日本人小児の血栓症は,遺伝性血栓症が最も多く約20%を占め,その内訳はプロテインC(PC)欠乏50.0%,プロテインS(PS)欠乏16.7%,およびアンチトロンビン(AT)欠乏13.0%である。筆者らは血栓症を発症した21歳未満306人の血栓性素因を解析し,小児期の遺伝性血栓症は,新生児期に頭蓋内梗塞/出血や電撃性紫斑病で発症するPC欠乏症と,学童期以降に深部静脈血栓症で発症するPS欠乏症およびAT欠乏症が多いことを報告した1)。また,小児期は各抗凝固因子の活性が生理的に低く,個人差も大きい。そこで,年齢別にPC,PSおよびATの活性値の下限を,成人活性基準範囲から設定した1)

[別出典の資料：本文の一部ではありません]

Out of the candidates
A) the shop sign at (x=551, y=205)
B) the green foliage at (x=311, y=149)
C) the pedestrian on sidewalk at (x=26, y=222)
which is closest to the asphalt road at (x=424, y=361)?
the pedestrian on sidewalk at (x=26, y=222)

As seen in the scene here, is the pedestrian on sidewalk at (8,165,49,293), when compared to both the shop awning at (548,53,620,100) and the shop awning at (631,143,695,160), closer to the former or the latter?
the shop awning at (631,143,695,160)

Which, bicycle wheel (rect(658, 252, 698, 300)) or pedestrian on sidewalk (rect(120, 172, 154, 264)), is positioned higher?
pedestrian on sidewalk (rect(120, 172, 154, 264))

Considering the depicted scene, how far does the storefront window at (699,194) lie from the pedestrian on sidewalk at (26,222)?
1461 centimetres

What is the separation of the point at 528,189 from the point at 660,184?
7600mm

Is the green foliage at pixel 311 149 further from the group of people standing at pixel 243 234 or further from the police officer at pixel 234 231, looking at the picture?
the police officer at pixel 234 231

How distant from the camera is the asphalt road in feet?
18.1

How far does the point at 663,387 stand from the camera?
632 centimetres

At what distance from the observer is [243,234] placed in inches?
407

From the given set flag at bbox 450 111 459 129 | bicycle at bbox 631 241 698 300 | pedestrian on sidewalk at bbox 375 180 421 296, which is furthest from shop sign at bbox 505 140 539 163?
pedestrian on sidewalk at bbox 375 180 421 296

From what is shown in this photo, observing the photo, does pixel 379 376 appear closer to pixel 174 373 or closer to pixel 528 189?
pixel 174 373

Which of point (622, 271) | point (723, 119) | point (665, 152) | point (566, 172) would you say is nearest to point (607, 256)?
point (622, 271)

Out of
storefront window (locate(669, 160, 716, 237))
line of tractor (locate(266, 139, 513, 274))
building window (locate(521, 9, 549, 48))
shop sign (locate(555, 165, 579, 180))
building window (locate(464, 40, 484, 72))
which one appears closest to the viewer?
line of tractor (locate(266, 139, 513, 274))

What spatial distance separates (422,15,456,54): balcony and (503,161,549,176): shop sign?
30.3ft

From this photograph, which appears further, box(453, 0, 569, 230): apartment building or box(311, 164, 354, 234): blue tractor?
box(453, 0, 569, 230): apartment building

新生児期は小児期の中で最も血栓症の発症頻度が高い。新生児発症のPC欠乏症は,PC遺伝子の両アレル変異が多いと考えられていたが,筆者らは積極的な遺伝子解析によりヘテロ変異もほぼ同程度に多いことを明らかにした2)。わが国では,遺伝性PC欠乏症に対する活性化PC製剤が保険適用だが,新生児期の診断は特に難しい。筆者らはPCとPSの活性比を利用した,新生児遺伝性PC欠乏症の早期診断法を検討中である3)。指定難病となった特発性血栓症を早期に診断し,適切な治療管理と予防法の確立をめざしている。

【文献】

1) Ichiyama M, et al:Pediatr Res. 2016;79(1-1):81-6.

2) 大賀正一:新生児・小児における特発性血栓症の診断,予防および治療法の確立に関する研究. 難治性疾患克服政策研究事業 平成26~28年度総括研究報告書.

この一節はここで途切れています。